Trusted Contributors - portapack-mayhem/mayhem-firmware GitHub Wiki

Trusted contributors

Some proof requirements from the Pull Request template may be waived for contributors who have built a track record of producing working, tested, and properly documented changes. This page defines what "trusted contributor" means, what can be waived, and how the status is granted or revoked.

Why this exists

Requiring full proof on every PR (compile logs, real-device screenshots, RF captures, wiki updates) is the right default. It keeps the firmware stable and prevents untested code from reaching users. But for contributors who have repeatedly shown they hold themselves to that standard, asking for the same evidence on every small refactor or bugfix becomes friction rather than quality control.

This exception exists to reduce that friction without lowering the bar for the firmware itself.

Who qualifies

There is no automatic threshold. Trusted-contributor status is granted at maintainer discretion, typically after a contributor has:

  • Merged at least 3 PRs that included full proof (compile, real-device, and RF evidence where applicable)
  • Created or properly updated the corresponding wiki pages for each of those PRs
  • Responded constructively to review feedback
  • Not shipped a PR that was later reverted or hot-fixed due to missing testing

Maintainers may also grant the status to long-standing project members, core maintainers of related projects, or contributors with a verifiable history elsewhere.

If you believe you qualify and the status would be useful for your upcoming work, you may open a discussion or mention it in your next PR, but please do not assume the status applies until a maintainer confirms it.

What can be waived

The proof sections on a PR fall into three tiers:

Section Waivable? Notes
🖥️ Proof it compiles ✅ Yes Maintainers can re-run the build themselves.
📱 Proof of testing on a real device ⚠️ Sometimes Waivable for changes that don't affect runtime behaviour (refactors, comment fixes, build-system tweaks). Not waivable for UI, app logic, or hardware-interacting changes.
📡 Proof against a real emitter/receiver Never waivable Maintainers cannot physically re-verify RF behaviour against arbitrary hardware. This proof is required from everyone, every time, without exception.
📚 Wiki documentation Never waivable If the PR adds or modifies a user-facing app, the wiki must be kept in sync.

When a section is waived, the contributor should still mark the section in the PR as:

N/A - trusted contributor (short reason, e.g. "internal refactor, no user-visible change")
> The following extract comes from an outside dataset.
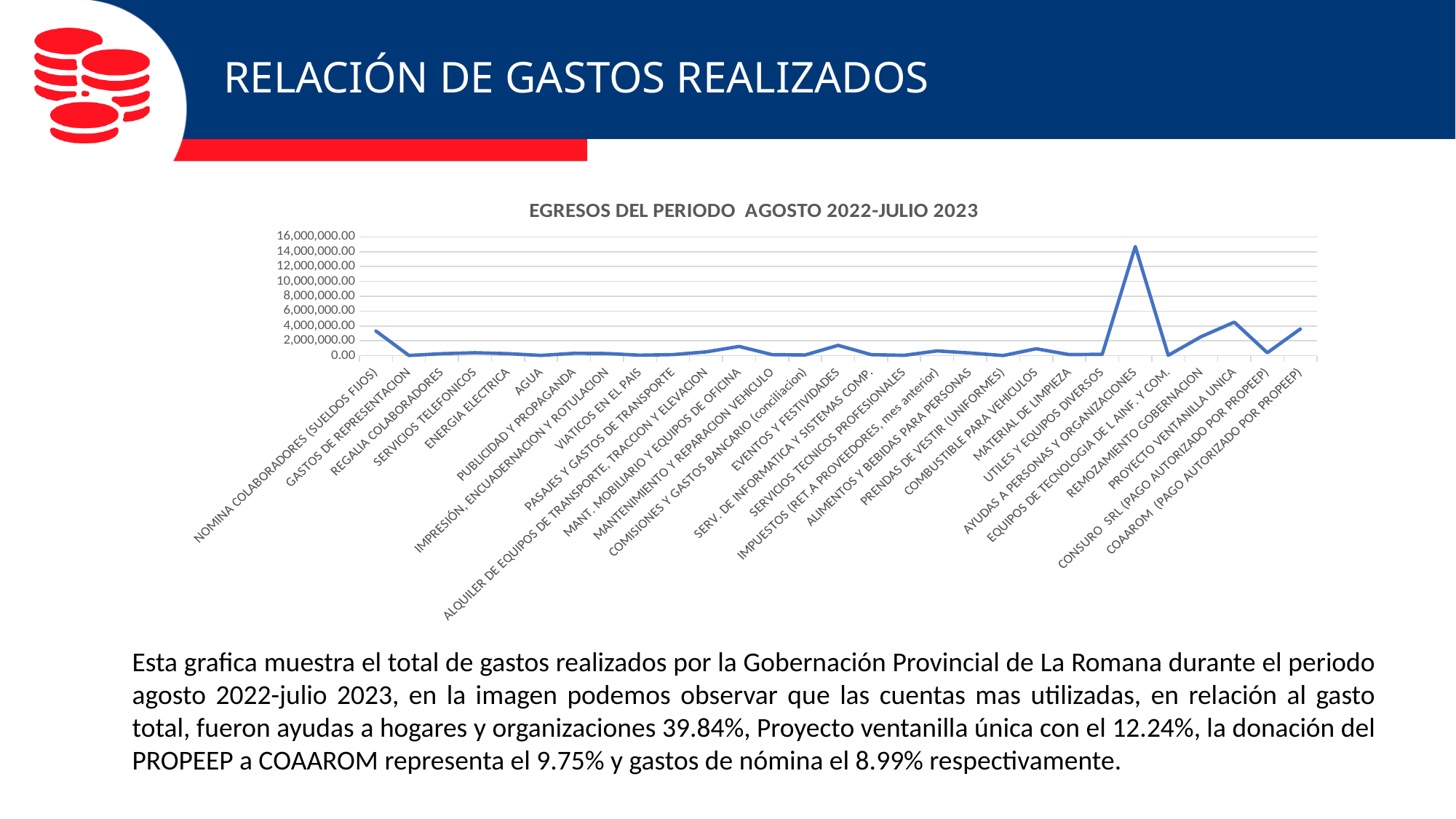
Is the value for COAAROM (PAGO AUTORIZADO POR PROPEEP) greater or less than 2,000,000.00? greater Is the value for PROYECTO VENTANILLA UNICA greater or less than 2,000,000.00? greater Is the value for NOMINA COLABORADORES (SUELDOS FIJOS) greater or less than 6,000,000.00? less What is the highest value shown on the y axis of the chart? 16,000,000.00 What type of chart is shown on the slide? Line chart Which category has the highest value in the chart? AYUDAS A PERSONAS Y ORGANIZACIONES How many expense categories are plotted along the x axis of the chart? 29 Which is larger, the value for AYUDAS A PERSONAS Y ORGANIZACIONES or the value for PROYECTO VENTANILLA UNICA? AYUDAS A PERSONAS Y ORGANIZACIONES What is the title of the chart? EGRESOS DEL PERIODO AGOSTO 2022-JULIO 2023 Which is larger, the value for NOMINA COLABORADORES (SUELDOS FIJOS) or the value for GASTOS DE REPRESENTACION? NOMINA COLABORADORES (SUELDOS FIJOS)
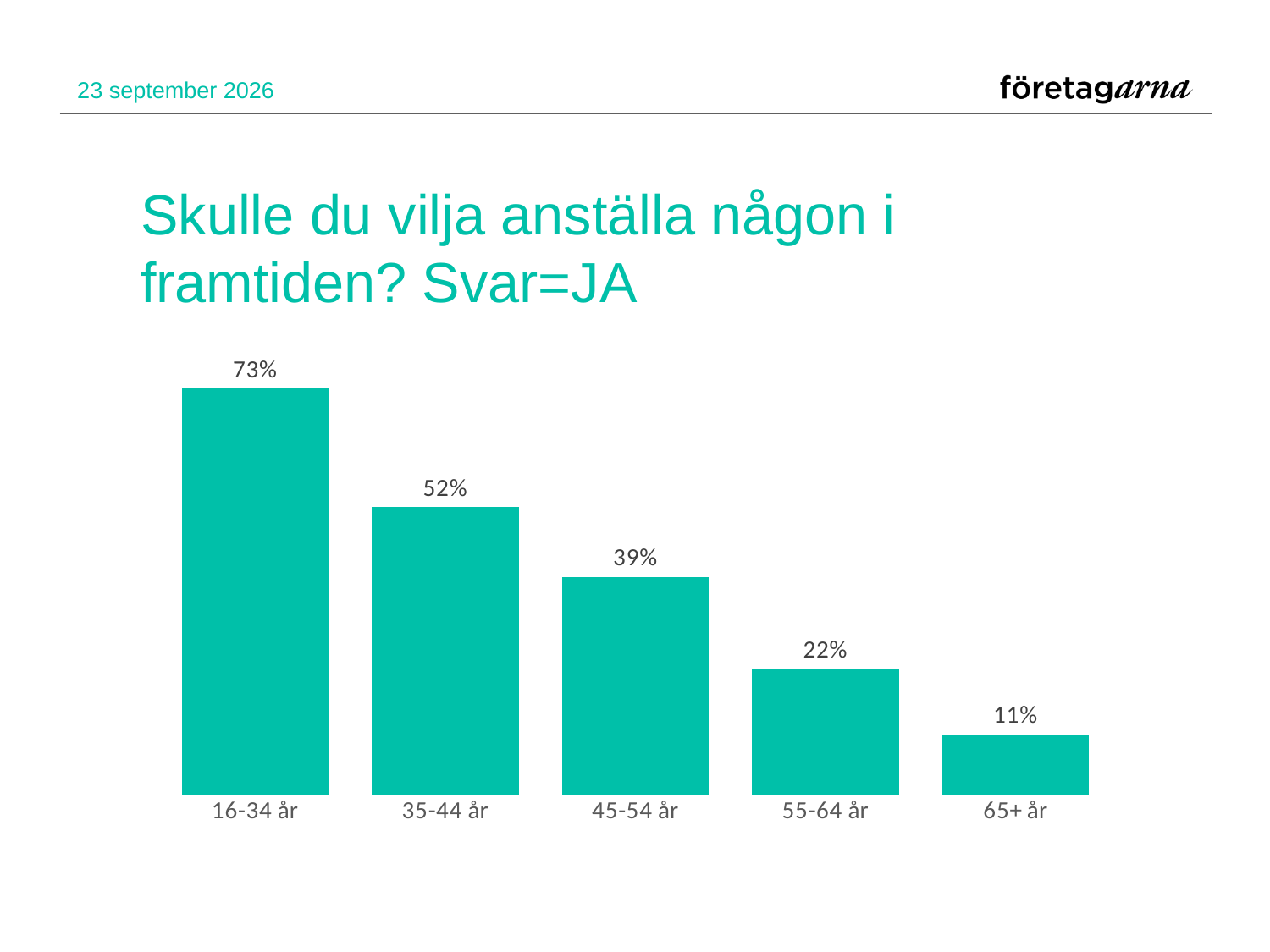
Which age group has the highest value? 16-34 år What is the value for the 65+ år age group? 11% Do the values rise or fall as the age groups get older along the x axis? Fall How many age groups are shown in the chart? 5 What is the difference between the values for 55-64 år and 65+ år? 11 percentage points What is the title of the slide containing the chart? Skulle du vilja anställa någon i framtiden? Svar=JA What kind of chart is shown on the slide? Bar chart What is the difference between the values for 16-34 år and 35-44 år? 21 percentage points Which is larger, the value for 35-44 år or the value for 55-64 år? 35-44 år Which age group has the lowest value? 65+ år What is the value for the 16-34 år age group? 73% What is the value for the 45-54 år age group? 39%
This leaves an audit trail that makes the review history easier to follow.

Scope of a waiver

A waiver applies per PR, not per contributor. Even a trusted contributor should provide full proof when:

  • The change touches RF, TX/RX, or protocol code (see the table above)
  • The change is large, architectural, or risky
  • The change affects an app they have not previously worked on
  • A maintainer explicitly requests proof for that PR

When in doubt, include the proof anyway. Trusted-contributor status is a courtesy to save time on trivial changes, not a blanket exemption.

How status is revoked

Trusted-contributor status can be revoked at maintainer discretion if:

  • A PR merged under the waiver is found to be broken, untested, or missing its wiki update
  • The contributor repeatedly skips proof on changes where it was warranted
  • The contributor becomes inactive for an extended period (status may be re-granted on return)

Revocation is not a punishment, it simply restores the default expectation of full proof on every PR. Re-earning the status follows the same path as earning it the first time.

For maintainers

When reviewing a PR from a trusted contributor:

  • Confirm the N/A reasoning is accurate for the scope of the change
  • Check that the RF proof and wiki update (where applicable) are still present, these are never waived
  • If something feels off, ask for the proof anyway; the waiver is a default, not a guarantee
  • Record revocations in the project discussions or a dedicated issue so other maintainers are aware

If you have questions about this policy, open a discussion on the repository rather than asking in individual PRs.